Mental accounting (Thaler, 1985) is the set of cognitive operations individuals use to organize, evaluate, and track financial activities. People mentally categorize money into separate accounts — housing, food, entertainment, savings — and treat these accounts as non-fungible, even though standard economics assumes money is perfectly fungible (a dollar is a dollar regardless of its source or intended use). Mental accounting operates at three levels: how outcomes are perceived and experienced (integration vs. segregation of gains and losses), how activities are assigned to accounts (categorization), and how frequently accounts are evaluated (temporal bracketing). It explains behaviors that appear irrational under standard theory — like refusing to spend a windfall from one account on needs in another, or being more willing to splurge with a tax refund than with identical regular income.

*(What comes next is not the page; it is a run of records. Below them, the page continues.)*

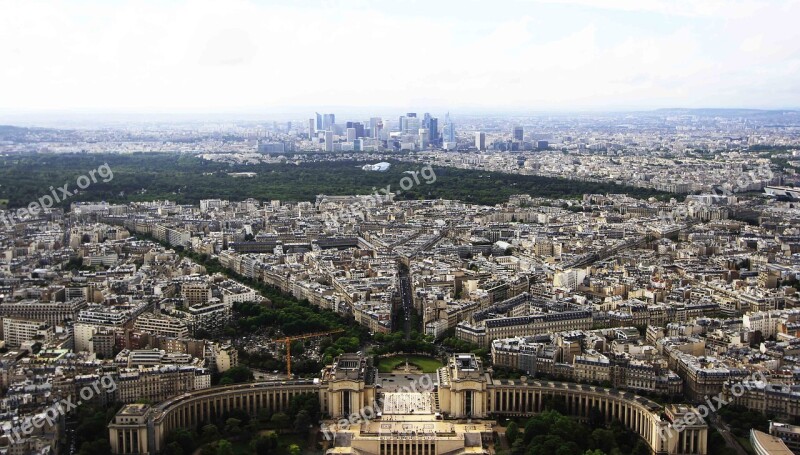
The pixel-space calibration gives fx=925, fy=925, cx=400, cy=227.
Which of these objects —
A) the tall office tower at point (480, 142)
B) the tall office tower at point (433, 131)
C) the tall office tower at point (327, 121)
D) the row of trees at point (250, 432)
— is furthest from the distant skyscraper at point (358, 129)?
the row of trees at point (250, 432)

Money is fungible — a principle so fundamental to economics that it usually goes unstated. A dollar earned through overtime is identical to a dollar received as a gift, which is identical to a dollar found on the street. Rational economic agents should allocate their total wealth to maximize utility without regard to how the money was labeled or acquired. But people do not behave this way, and Richard Thaler's theory of mental accounting explains the systematic patterns of non-fungibility that characterize real financial behavior.
The most intuitive level of mental accounting is budgeting — dividing income into categories with separate spending rules. Many households allocate funds to "rent," "groceries," "entertainment," and "savings" accounts (whether physically separate or just mentally tracked), and they resist transferring between categories even when doing so would improve overall welfare. A family might eat canned food to stay within their grocery budget while their entertainment budget has surplus — a decision that makes no sense if money is fungible but perfect sense if mental accounts are treated as independent constraints.

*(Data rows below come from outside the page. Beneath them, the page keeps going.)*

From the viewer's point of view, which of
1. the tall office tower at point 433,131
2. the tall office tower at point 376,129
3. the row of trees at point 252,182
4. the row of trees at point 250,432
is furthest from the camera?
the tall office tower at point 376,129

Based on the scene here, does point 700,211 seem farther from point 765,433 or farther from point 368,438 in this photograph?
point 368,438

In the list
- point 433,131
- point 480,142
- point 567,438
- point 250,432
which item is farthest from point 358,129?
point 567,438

Mental accounting also governs how people evaluate financial outcomes — the "coding" of gains and losses. Thaler proposed that people engage in "hedonic editing," mentally combining or separating outcomes to feel as good as possible. The prospect theory value function provides the rules: because of diminishing sensitivity, two separate gains are experienced as more pleasurable than a single combined gain of the same total (segregation of gains), while a single combined loss is less painful than two separate losses (integration of losses). This explains marketing practices like disaggregating benefits (listing features separately) while aggregating costs (bundling charges into a single payment).
Temporal bracketing — how frequently people evaluate their mental accounts — has important consequences for risk-taking. Benartzi and Thaler's myopic loss aversion theory shows that investors who evaluate their portfolios more frequently (daily vs. yearly) experience more loss periods due to normal market volatility. Because each loss period is painful (loss aversion), frequent evaluation makes risky investments feel worse, causing myopic investors to demand a higher premium for holding volatile assets. This provides an explanation for the equity premium puzzle — the historically high return premium of stocks over bonds — as a consequence of mental accounting combined with loss aversion.

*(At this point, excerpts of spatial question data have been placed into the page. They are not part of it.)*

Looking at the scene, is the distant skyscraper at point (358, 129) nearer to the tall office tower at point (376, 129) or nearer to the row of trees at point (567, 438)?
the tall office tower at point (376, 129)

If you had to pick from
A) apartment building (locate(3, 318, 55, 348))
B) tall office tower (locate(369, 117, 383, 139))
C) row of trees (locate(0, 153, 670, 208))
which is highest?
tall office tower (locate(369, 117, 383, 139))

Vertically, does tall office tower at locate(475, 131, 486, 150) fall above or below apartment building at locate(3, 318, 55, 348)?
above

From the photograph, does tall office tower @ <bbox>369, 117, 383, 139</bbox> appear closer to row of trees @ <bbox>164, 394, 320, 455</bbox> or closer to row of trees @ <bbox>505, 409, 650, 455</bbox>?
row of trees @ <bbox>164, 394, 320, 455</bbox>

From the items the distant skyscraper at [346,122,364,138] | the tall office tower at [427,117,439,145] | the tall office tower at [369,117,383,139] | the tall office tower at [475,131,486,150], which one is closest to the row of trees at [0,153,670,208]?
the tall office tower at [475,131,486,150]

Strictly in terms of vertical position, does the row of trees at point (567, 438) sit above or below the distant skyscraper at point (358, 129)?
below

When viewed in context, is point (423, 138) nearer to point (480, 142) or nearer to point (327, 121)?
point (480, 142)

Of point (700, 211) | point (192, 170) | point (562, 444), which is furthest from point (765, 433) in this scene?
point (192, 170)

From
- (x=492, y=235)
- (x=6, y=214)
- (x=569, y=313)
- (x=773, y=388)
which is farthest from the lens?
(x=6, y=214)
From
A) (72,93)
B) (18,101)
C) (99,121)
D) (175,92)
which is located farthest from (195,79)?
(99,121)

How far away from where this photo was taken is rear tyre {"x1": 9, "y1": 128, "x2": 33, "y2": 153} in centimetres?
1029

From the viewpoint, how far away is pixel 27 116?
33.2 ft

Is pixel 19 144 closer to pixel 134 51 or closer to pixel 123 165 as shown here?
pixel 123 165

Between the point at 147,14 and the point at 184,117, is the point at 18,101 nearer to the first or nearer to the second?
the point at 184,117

The practical implications span personal finance and organizational design. In personal finance, mental accounting can be either helpful or harmful. Budgeting imposes useful self-control constraints, preventing overspending in tempting categories. But excessive rigidity — refusing to reallocate money from a surplus account to a deficit account — leads to suboptimal outcomes. In organizational design, understanding mental accounting helps explain how framing of costs and benefits affects adoption: subscription services succeed partly because they convert large purchase prices (a discrete loss) into small recurring charges (easier to absorb into an ongoing "subscription" mental account).